'I found The Elusive God to be the most profound and interesting work I have read in the past twenty years at the intersection of philosophy and theology. Instead of beginning with a demand for evidence of the existence of a divine being, the author argues that we should expect any intrusion into our lives of the sort that would convince us that God exists to be authoritative evidence that calls us not only to a cognitive viewpoint but also to a surrendering of our wills. The result of such an investigation is a re-conceptualization of the epistemological landscape relevant to the possibility of the knowledge of God.' --Jonathan Kvanvig, Baylor University
"*The Elusive God* ... is clearly a profound and illuminating treatment on as big an issue as issues get." --Nicholas Rescher, University of Pittsburgh
"This is an exciting thesis that merits further study and analysis." --Choice
"...important and challenging book." --John Bishop, of The University oF Auckland
"...remarkable, noteworthy volume. ...Truly, Moser has done philosophy--and natural theology in particular--an immense service by pointing us in a new, exciting direction.
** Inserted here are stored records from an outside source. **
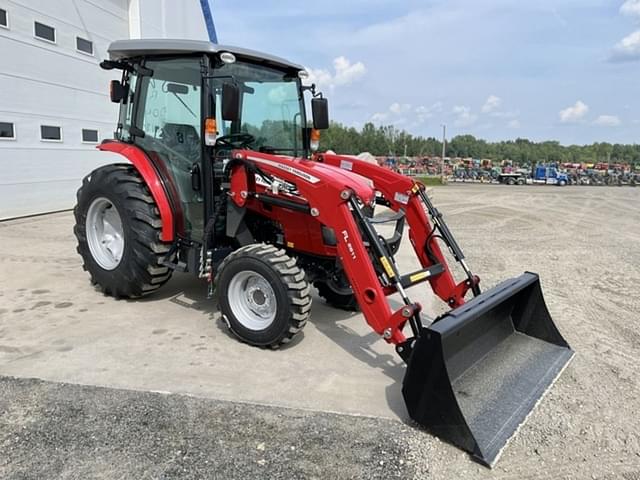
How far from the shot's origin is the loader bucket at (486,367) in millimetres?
2816

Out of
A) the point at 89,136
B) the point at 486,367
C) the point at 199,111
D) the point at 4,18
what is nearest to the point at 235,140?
the point at 199,111

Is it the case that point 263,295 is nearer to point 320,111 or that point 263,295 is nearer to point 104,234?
point 320,111

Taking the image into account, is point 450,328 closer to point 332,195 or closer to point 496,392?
point 496,392

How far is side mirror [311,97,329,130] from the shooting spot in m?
5.09

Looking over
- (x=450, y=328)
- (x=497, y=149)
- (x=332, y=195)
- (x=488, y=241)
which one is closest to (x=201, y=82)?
(x=332, y=195)

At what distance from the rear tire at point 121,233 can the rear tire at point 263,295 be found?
37.1 inches

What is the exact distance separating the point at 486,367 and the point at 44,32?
1218 centimetres

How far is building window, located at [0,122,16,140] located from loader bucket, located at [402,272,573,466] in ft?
34.8

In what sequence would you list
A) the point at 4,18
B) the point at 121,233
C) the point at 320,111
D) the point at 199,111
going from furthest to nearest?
the point at 4,18 < the point at 121,233 < the point at 320,111 < the point at 199,111

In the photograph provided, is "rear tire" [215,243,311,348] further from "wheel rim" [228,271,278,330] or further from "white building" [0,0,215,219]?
"white building" [0,0,215,219]

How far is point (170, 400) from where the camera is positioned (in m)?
3.26

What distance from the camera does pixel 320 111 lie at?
16.7 feet

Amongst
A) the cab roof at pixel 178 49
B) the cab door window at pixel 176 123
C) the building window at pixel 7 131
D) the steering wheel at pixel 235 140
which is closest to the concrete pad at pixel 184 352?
the cab door window at pixel 176 123

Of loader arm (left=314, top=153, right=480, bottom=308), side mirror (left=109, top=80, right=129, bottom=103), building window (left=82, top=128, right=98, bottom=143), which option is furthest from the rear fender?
building window (left=82, top=128, right=98, bottom=143)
Indeed, his book is a must-read for every philosopher and theologian!" --Review Metaphysics
"... a substantial and challenging book on religious epistemology ... [It is] courageous, and may take some philosophers of religion by surprise ... The book pushes the boundaries, with implications for both philosophy and theology."
This book argues that we should expect evidence of divine reality to be purposively available to humans. This lesson generates a seismic shift in our understanding of evidence and knowledge of divine reality. The result is a reorienting of religious epistemology to accommodate the character and purposes of a loving God.